The major function of the general stress response is preventive. There are more than 70 rpoS dependent genes known and the majority of these confer resistance against oxidative stress, near-UV radiation, potentially lethal heat shock, hyperosmolarity, acidic pH and organic solvents. Compared with wild-type rpoS strains, rpoS mutants were unable able to induce the general stress response in bacteria and could not survive prolonged starvation periods (Hengge-Aronis R. (2002) Microbiol. Mol. Biol. Rev. 66:373-395). In recombinant bacterial strains, the production of protein during culture, and particularly during late stage fed-batch fermentation, may result in a general stressful condition, which may induce the RpoS-dependent response. It has been demonstrated that in continuous culture, at low dilution rates of, for example 0.13 h−1, a rpoS− strain produced more recombinant protein than the wild-type strain.
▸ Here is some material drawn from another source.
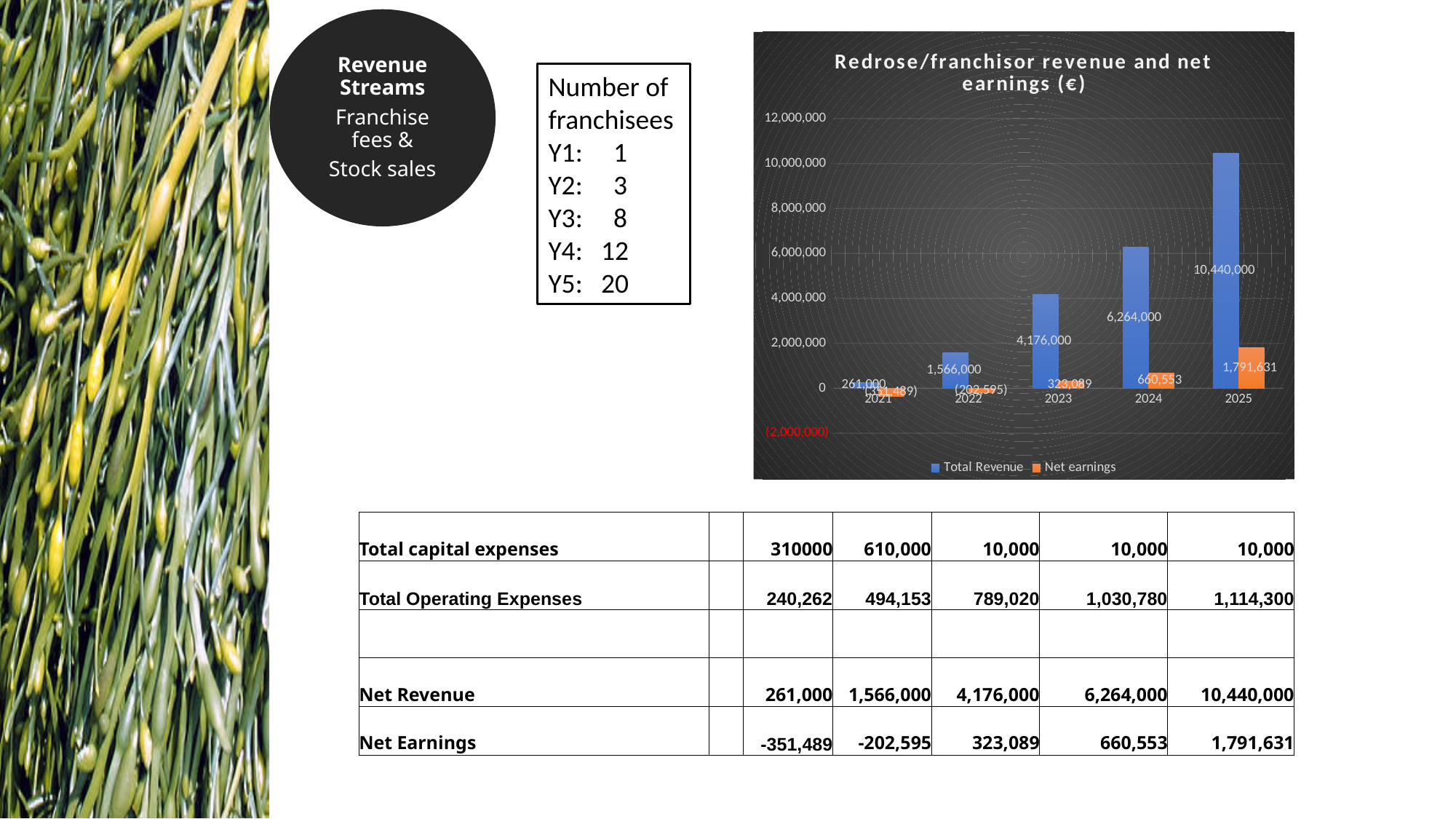
How many years are shown on the x axis of the chart? 5 What is the difference between Total Revenue in 2025 and 2024 in the chart? 4,176,000 What is the Net earnings value for 2025 in the chart? 1,791,631 Which year has the lowest Total Revenue in the chart? 2021 What is the Total Revenue for 2025 in the chart? 10,440,000 Does Total Revenue rise or fall from 2021 to 2025 in the chart? Rise What is the Total Revenue for 2023 in the chart? 4,176,000 Which year has the highest Total Revenue in the chart? 2025 How many series does the chart legend list? 2 What is the Net earnings value for 2024 in the chart? 660,553 What type of chart is shown on the slide? Bar chart What is the title of the chart? Redrose/franchisor revenue and net earnings (€)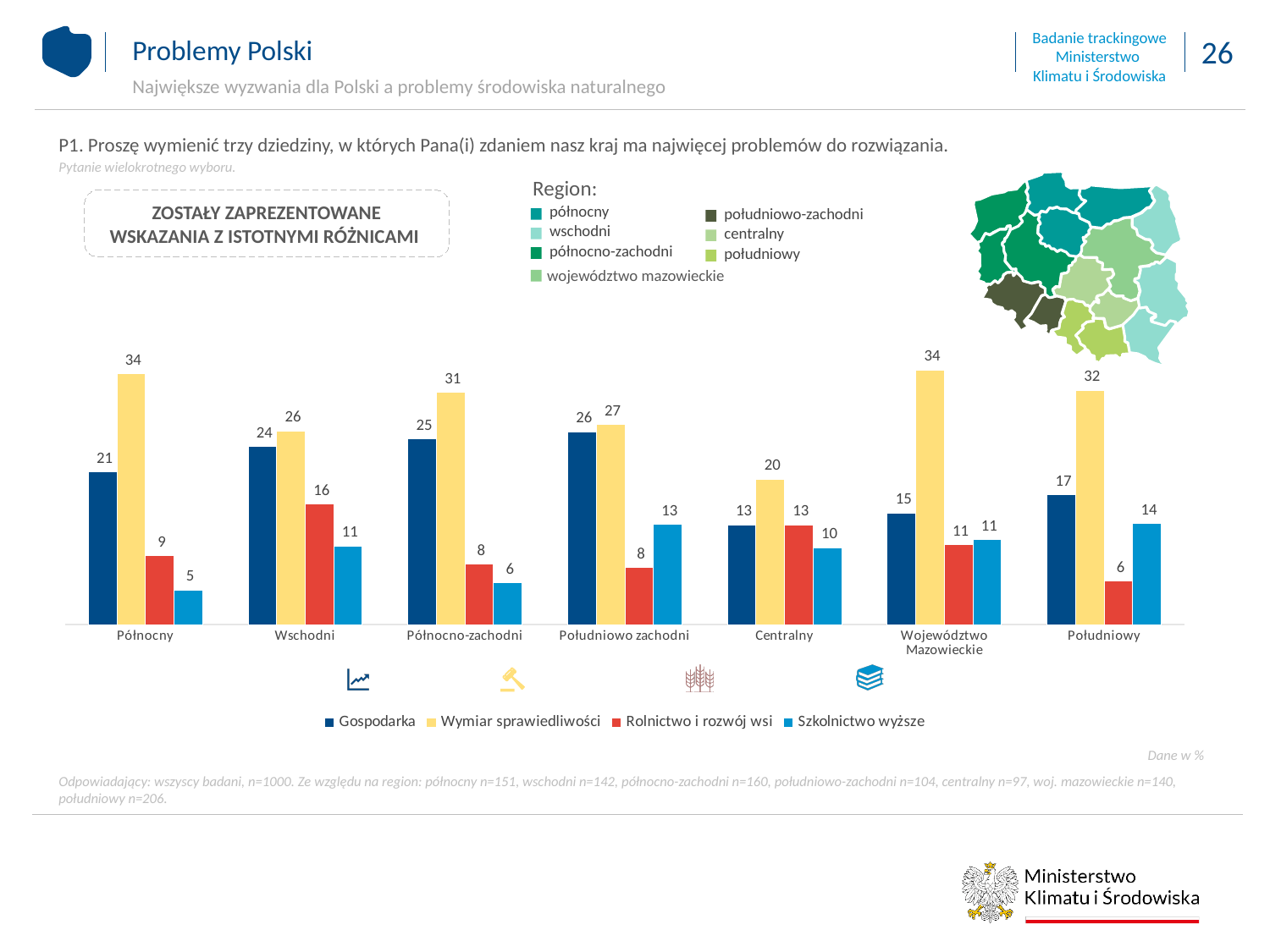
Which region has the highest value for Gospodarka? Południowo zachodni How many regions are shown on the x axis of the chart? 7 What is the value for Szkolnictwo wyższe in the Południowy region? 14 Which region has the lowest value for Szkolnictwo wyższe? Północny Which is larger in the Centralny region: Wymiar sprawiedliwości or Szkolnictwo wyższe? Wymiar sprawiedliwości What kind of chart is shown on the slide? Bar chart What is the difference between Wymiar sprawiedliwości and Gospodarka in the Północno-zachodni region? 6 What is the value for Gospodarka in the Północny region? 21 How many series does the chart legend list? 4 What is the value for Wymiar sprawiedliwości in the Województwo Mazowieckie region? 34 Which series is shown in yellow in the chart? Wymiar sprawiedliwości What is the value for Rolnictwo i rozwój wsi in the Wschodni region? 16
However, the effect was promoter dependent, and at higher dilution rates (0.38 h−1) the mutation had no effect on the production of recombinant protein. (Chou et al., (1996) Biotechnol. Bioeng. 50:636-642). It is believed the effect of a rpoS mutation on the production of metabolites has not been reported.
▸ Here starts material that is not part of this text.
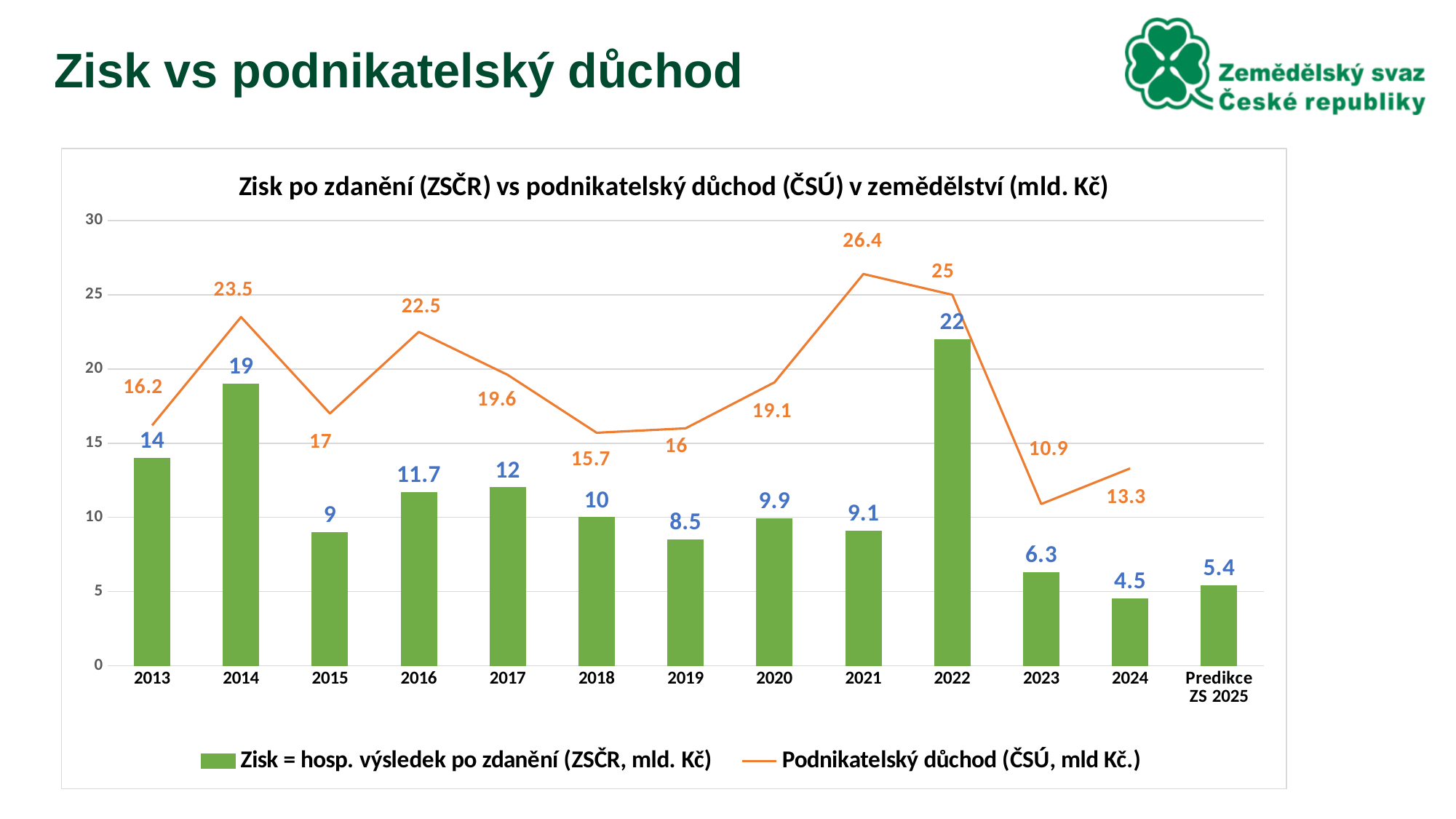
Does the Zisk bar rise or fall from 2022 to 2024? Fall What is the difference between Podnikatelský důchod and Zisk in 2014? 4.5 What is the value of Zisk (hosp. výsledek po zdanění) for 2022? 22 In which year is the Zisk bar the lowest? 2024 What is the value of Podnikatelský důchod (ČSÚ) for 2021? 26.4 How many categories are shown on the x axis? 13 What colour is the Podnikatelský důchod line? Orange What kind of chart is shown on the slide? Combined bar and line chart What is the Zisk value shown for Predikce ZS 2025? 5.4 Which is larger in 2023: the Zisk bar or the Podnikatelský důchod line? Podnikatelský důchod In which year is the Podnikatelský důchod line at its highest? 2021 How many series does the legend list? 2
The phosphoenolpyruvate carboxylase (Ppc) enzyme (E.C. 4.1.1.31/32/38/49) catalyzes the conversion of phosphoenolpyruvate (PEP) to oxaloacetate (OAA). Ppc replenishes the TCA cycle by directly providing OAA, which may have been removed for other biosynthetic reactions. If OAA is not replenished, the efficiency of the TCA cycle may be diminished. E. Coli cells having an inactivated ppc (ppc−) grew slower than wild-type ppc− cells (ppc+), and the ppc+ cells used glucose about three times as efficiently as the ppc− cells. However, despite this effect, the ppc− cells overproduced phenylalanine (Phe). The ppc− cells produced at least 16 times more Phe than the ppc+ cells. The production of unwanted by-products, such as acetate and pyruvate were also stimulated in the ppc− cells. (Miller et al., (1987) Microbiol. 2:143-149). In another study the overproduction of Ppc in E. coli was effected by cloning the ppc in a multicopy plasmid under a tac promoter resulting in an increase in growth yield on glucose as well a decrease in the secretion of organic acids. (Liao et al., (1993) Appl. Environ. Microbiol. 59:4261-4265). The above results suggest that the wild-type level of Ppc is not optimal for the most efficient glucose utilization in batch cultures. Overexpression of Ppc is expected to favor the production of amino acids of the OAA family, such as Asp, Met, Lys, Thr and Ile.
By modification of a global regulator such as arcA or rpoS and optionally by overexpression of ppc, a more efficient metabolic pathway for glucose assimilation may be achieved in a bacterial microorganism.